Como a gente geralmente usa a descrição "Ele calcula de cabeça", "Eu calculo de cabeça". A dificuldade em que a gente se debate é a vagueza no critério quando da ocorrência dos processos mentais. Pode-se evitá-la? (Id., 1980, v. 1, § 649)

Onde aprendemos que essa cor é azul e não amarelo, que se trata do outono e não mais do verão? Como poderíamos comparar representações entre si, como saberíamos que essas comparações estão certas sem termos de apelar para os objetos que lhes correspondem? Essas questões se desfazem à medida que se entender que "uma representação mental não é uma amostra interna que possa ser comparada com a realidade" (Hacker 1990, p. 460). Tal como a palavra "eu", a palavra imagem não se refere a nenhuma imagem mental. Daí o único critério ser a exteriorização. Como veremos, o critério para o que eu imagino é a sua exteriorização.

 

Exteriorização (Äusserung)

> Trechos das linhas:
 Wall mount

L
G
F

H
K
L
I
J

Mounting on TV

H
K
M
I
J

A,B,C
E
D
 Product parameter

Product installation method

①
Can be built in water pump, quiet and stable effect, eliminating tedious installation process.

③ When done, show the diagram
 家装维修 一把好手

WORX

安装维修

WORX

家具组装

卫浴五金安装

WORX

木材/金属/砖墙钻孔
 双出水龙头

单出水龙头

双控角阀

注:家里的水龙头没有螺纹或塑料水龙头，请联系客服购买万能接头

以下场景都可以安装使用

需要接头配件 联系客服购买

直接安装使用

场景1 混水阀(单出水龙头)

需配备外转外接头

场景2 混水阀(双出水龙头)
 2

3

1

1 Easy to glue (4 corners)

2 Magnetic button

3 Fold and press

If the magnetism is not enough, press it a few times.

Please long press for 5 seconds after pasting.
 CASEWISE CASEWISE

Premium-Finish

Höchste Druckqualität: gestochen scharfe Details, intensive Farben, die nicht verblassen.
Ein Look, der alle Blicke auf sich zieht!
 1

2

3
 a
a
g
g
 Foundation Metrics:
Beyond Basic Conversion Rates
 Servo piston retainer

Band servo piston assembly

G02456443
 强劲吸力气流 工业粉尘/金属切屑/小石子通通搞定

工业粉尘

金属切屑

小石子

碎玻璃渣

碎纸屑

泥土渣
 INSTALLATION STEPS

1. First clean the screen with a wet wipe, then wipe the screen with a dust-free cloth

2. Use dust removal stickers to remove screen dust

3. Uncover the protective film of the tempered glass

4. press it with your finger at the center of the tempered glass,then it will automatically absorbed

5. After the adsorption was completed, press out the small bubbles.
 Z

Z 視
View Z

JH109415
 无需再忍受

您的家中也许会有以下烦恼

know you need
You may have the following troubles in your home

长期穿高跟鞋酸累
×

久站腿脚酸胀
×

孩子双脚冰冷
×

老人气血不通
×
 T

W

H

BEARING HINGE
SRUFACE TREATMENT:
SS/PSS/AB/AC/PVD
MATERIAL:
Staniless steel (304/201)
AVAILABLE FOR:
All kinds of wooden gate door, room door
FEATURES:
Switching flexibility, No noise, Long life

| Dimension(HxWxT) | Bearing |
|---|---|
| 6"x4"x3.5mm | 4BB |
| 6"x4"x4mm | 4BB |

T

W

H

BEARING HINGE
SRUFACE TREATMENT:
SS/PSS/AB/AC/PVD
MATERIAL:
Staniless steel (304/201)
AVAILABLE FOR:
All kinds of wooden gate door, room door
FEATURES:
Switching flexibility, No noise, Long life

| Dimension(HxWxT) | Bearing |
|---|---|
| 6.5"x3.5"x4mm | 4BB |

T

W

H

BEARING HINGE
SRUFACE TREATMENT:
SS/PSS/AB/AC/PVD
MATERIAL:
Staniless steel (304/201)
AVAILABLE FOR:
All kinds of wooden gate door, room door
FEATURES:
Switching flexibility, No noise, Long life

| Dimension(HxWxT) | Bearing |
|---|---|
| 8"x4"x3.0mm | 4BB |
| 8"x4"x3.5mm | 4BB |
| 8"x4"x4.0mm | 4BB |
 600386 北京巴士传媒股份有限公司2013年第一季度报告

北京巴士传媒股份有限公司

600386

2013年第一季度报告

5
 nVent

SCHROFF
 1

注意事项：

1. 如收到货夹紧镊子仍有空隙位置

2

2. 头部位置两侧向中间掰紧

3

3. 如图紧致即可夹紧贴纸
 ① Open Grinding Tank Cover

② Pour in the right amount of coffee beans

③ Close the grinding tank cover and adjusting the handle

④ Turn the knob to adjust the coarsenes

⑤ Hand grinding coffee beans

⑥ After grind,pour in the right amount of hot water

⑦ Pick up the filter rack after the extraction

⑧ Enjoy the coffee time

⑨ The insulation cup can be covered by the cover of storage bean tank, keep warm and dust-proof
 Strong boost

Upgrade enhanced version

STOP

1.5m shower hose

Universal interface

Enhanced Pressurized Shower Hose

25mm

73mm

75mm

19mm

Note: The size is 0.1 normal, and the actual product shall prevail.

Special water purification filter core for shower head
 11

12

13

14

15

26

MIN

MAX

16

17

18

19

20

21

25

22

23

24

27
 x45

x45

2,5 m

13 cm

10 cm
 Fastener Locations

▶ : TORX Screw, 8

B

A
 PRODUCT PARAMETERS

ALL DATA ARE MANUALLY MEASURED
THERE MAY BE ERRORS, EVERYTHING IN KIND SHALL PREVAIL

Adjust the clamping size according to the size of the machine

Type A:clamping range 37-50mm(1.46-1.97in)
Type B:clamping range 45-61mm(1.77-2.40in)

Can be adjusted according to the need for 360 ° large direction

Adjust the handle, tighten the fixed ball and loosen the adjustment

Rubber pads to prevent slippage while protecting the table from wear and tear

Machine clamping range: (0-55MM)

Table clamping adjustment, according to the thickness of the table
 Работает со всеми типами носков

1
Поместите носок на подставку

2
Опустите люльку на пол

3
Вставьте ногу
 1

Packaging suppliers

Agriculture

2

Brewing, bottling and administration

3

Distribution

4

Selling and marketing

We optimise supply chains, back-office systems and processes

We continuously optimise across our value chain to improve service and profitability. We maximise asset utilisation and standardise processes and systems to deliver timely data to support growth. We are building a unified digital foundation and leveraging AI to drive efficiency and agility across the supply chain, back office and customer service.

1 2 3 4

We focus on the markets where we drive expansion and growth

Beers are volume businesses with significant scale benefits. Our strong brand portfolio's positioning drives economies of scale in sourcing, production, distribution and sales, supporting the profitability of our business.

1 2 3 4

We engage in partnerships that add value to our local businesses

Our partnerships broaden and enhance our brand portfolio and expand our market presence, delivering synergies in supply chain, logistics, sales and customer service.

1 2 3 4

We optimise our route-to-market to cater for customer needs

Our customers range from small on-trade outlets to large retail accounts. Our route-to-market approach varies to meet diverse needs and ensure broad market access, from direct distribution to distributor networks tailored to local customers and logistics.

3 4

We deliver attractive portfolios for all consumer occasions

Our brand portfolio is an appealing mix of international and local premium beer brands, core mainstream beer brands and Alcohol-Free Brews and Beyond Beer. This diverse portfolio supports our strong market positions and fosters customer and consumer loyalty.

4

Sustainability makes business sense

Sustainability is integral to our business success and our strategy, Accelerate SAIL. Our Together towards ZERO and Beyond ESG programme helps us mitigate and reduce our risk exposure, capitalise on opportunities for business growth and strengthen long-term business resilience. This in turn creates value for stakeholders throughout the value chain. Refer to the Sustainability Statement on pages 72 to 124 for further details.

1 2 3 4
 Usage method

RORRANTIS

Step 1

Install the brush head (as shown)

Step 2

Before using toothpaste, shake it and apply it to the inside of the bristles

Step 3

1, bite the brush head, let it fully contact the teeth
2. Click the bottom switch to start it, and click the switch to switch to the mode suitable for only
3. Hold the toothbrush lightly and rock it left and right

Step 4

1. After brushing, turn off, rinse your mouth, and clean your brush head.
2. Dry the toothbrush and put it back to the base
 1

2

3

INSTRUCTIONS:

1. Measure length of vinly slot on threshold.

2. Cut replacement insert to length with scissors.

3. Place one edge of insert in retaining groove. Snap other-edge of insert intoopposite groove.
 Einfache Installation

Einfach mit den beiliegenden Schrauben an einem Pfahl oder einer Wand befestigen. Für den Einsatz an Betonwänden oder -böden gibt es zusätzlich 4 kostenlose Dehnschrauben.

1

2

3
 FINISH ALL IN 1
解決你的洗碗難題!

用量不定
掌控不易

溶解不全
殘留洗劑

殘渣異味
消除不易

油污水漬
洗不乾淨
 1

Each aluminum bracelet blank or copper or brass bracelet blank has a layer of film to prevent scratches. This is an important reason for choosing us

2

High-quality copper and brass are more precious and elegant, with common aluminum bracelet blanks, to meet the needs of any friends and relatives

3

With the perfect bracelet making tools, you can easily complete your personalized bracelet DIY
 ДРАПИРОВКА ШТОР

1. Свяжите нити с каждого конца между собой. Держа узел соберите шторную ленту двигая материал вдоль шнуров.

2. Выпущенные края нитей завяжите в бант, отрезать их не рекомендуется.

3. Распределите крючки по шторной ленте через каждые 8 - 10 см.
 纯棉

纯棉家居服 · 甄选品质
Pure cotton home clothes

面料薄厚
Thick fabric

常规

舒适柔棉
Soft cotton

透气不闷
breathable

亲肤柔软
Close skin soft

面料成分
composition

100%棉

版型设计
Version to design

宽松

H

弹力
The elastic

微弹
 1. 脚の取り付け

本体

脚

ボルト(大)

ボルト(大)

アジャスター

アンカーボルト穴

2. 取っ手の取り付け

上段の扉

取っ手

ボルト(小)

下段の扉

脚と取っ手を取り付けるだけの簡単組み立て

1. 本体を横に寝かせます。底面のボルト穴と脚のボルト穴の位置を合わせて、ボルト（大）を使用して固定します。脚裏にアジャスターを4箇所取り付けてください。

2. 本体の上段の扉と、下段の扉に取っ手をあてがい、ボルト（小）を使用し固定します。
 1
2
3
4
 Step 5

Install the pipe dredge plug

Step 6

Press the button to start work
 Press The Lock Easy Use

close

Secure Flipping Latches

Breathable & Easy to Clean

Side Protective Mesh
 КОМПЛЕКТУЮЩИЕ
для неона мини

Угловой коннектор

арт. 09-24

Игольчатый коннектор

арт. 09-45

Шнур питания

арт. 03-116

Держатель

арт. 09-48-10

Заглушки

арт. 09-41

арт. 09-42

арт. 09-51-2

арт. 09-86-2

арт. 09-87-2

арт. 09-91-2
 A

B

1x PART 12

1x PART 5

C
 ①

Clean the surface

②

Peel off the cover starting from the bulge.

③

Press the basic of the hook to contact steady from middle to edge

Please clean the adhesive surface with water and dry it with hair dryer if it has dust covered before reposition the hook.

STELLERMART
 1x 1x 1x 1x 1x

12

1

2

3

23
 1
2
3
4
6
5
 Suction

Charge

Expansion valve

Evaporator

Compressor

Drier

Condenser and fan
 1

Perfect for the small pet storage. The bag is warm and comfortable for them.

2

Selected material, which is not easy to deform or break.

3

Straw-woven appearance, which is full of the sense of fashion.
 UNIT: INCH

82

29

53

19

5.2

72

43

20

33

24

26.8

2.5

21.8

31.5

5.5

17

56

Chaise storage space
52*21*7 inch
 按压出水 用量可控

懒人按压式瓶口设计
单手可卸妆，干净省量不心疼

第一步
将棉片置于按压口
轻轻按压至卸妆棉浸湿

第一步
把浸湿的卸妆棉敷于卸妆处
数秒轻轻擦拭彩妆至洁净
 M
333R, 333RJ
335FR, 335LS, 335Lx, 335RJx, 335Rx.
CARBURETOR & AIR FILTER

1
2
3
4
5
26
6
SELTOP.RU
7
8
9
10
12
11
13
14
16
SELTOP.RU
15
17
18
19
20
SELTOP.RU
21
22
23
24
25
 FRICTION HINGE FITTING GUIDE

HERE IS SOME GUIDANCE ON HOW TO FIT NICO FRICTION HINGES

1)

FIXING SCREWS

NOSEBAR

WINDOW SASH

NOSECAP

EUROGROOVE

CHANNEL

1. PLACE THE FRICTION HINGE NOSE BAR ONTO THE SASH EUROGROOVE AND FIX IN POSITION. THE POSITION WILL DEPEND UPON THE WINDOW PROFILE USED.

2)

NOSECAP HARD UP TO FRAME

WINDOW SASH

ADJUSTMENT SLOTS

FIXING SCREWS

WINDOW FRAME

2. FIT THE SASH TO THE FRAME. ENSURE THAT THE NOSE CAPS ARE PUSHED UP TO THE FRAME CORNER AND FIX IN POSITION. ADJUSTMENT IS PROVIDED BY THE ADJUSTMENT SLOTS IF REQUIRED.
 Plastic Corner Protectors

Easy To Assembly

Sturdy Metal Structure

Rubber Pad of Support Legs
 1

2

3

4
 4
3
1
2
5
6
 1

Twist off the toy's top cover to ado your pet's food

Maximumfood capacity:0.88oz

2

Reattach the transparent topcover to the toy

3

> A fazer: Reproduza sem alterações a parte do texto sobre representações mentais começando em "Onde aprendemos que" e seguindo até "Exteriorização (Äusserung)", inclusive.

> Solução:
Onde aprendemos que essa cor é azul e não amarelo, que se trata do outono e não mais do verão? Como poderíamos comparar representações entre si, como saberíamos que essas comparações estão certas sem termos de apelar para os objetos que lhes correspondem? Essas questões se desfazem à medida que se entender que "uma representação mental não é uma amostra interna que possa ser comparada com a realidade" (Hacker 1990, p. 460). Tal como a palavra "eu", a palavra imagem não se refere a nenhuma imagem mental. Daí o único critério ser a exteriorização. Como veremos, o critério para o que eu imagino é a sua exteriorização.

 

Exteriorização (Äusserung)